Винсент еще может все испортить. А если он пьян, если вдруг не сможет говорить четко? Вдруг собьется на какую-нибудь ерунду? Ну почему Мейер не предупредил Бонни, чтобы она глаз с Винсента не спускала? Да потому что Бонни, стоит что-то сказать о Винсенте, тут же взвивается. Миллионы долларов пожертвований — их можно потерять только потому, что Мейер решил пощадить чувства Бонни!
Но как бы все ни сложилось, Мейер четко видит, кто такой Винсент. Этот парнишка старается по-настоящему, непременно хочет измениться. Да, конечно, он хочет спасти свою шкуру. Но такова человеческая природа. И если бы он хотел только спасти шкуру и ничего больше, он мог бы найти способы попроще — можно было бы обойтись без костюма пингвина и без речи перед сотнями матерых нью-йоркских акул, которые только и ждут, когда он пойдет под воду — тогда уж они смогут попировать всласть. И это тоже — в человеческой природе, во всяком случае — в их природе. Винсент здесь под прицелом. И Мейеру надо об этом помнить. Если мальчик переберет лишнего, они должны проявить снисходительность.
Зал взрывается аплодисментами, а Винсент с трудом стоит на подиуме. Рот у него приоткрыт. Он поворачивает голову. Видно, как он беспомощно моргает. Все происходит как при замедленной съемке. Он качается и долго-долго падает. Микрофон летит вниз. Какая-то женщина истерически вопит. Люди кидаются к подиуму, окружают Винсента, и его уже не видно за толпой желающих ему помочь.
Кто-то кричит:
— Нужен врач! Срочно!
Нужен врач? Мейер чувствует первый укол совести — она еще будет мучить его за то, что он подумал, будто Винсент пьян.

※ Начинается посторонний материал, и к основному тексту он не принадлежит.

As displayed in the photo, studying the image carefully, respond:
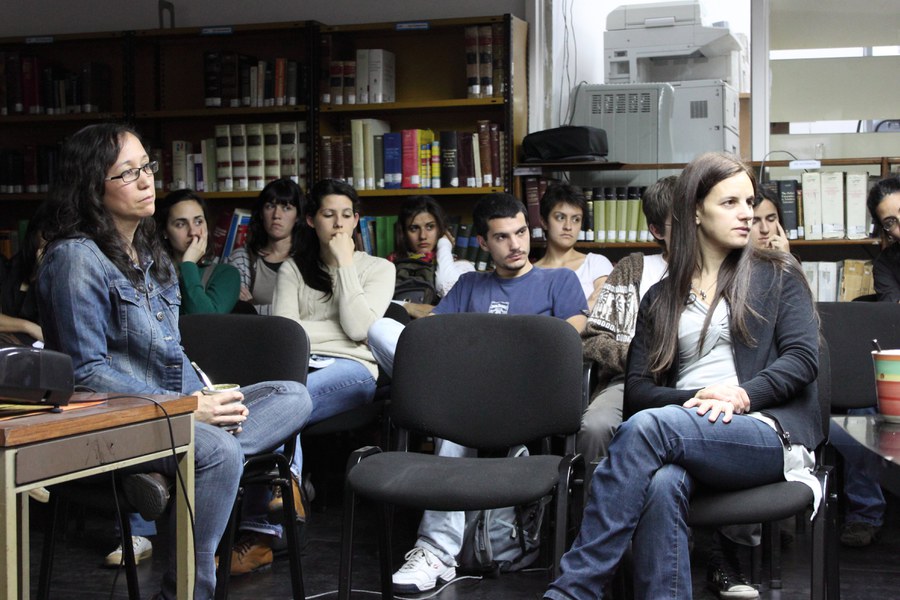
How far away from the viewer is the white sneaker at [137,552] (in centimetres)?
320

Толпа расступается, чтобы пропустить Мейера. Винсент лежит на спине, точнее, валяется, как тряпичная кукла — так выглядят даже самые аристократичные, когда оказываются по ту сторону сознания. Лицо у него пепельно-серое. Он что, мертв? Быть не может. Какой был Мейер бесчувственный, как гордился тем, что видел мертвых людей больше, чем кто-либо из всех его знакомых. Не так давно он хвастался Солу, что видел повешение. Да разве это знак отличия? Чем меньше трупов довелось увидеть, тем лучше.
Над Винсентом склонился, делая ему искусственное дыхание, сам Ларри Тикнор. Самый крупный (как они надеются) благотворитель стоит на коленях, подложив руку Винсенту под шею, дышит рот в рот. С точки зрения фандрайзеров — это удача или провал? Мейер сейчас не может об этом думать. Главное — чтобы Винсент выжил. Мейер теперь по-настоящему напуган.

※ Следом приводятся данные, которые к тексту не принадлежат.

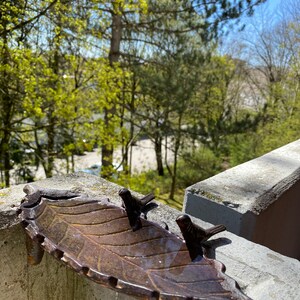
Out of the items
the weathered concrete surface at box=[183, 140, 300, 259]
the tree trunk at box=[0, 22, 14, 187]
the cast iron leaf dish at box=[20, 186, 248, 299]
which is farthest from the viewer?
the tree trunk at box=[0, 22, 14, 187]

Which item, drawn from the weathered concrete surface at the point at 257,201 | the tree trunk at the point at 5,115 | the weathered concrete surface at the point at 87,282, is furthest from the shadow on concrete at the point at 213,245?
the tree trunk at the point at 5,115

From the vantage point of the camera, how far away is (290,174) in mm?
1938

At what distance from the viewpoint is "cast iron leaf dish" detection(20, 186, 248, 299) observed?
0.85 metres

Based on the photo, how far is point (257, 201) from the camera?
61.1 inches

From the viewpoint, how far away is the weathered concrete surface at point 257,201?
149cm

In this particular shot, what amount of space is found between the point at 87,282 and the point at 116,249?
0.32 metres

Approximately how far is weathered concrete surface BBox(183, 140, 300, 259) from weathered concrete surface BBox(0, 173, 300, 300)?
0.30 meters

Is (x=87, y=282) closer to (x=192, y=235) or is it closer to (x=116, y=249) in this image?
(x=116, y=249)

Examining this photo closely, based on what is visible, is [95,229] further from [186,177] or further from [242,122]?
[186,177]

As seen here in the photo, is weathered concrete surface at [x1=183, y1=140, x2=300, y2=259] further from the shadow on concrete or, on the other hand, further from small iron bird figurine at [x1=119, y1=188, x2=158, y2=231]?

Мейер закрывает глаза и молится — так, как давно уже не молился. Это молитва без слов, без мыслей, всем организмом, а не мозгом. Словно каждая клетка тела напряглась, чтобы излить свою энергию в надежде, что все обойдется, что кризис не приведет к трагедии, к несчастью. Кому Мейер молится? Богу, которого он порой принимает как данность, но которого вспоминает только теперь, когда тот, кто ему дорог, валяется, распростертый на полу. Мейер отдаст все, все, что имеет, лишь бы Винсент очнулся.
Экстаз проходит, Мейер, из которого словно выкачали силы, оглядывается — смотрит, изменилось ли что-то за те краткие мгновения, когда силой молитвы его душа едва не отделилась от тела.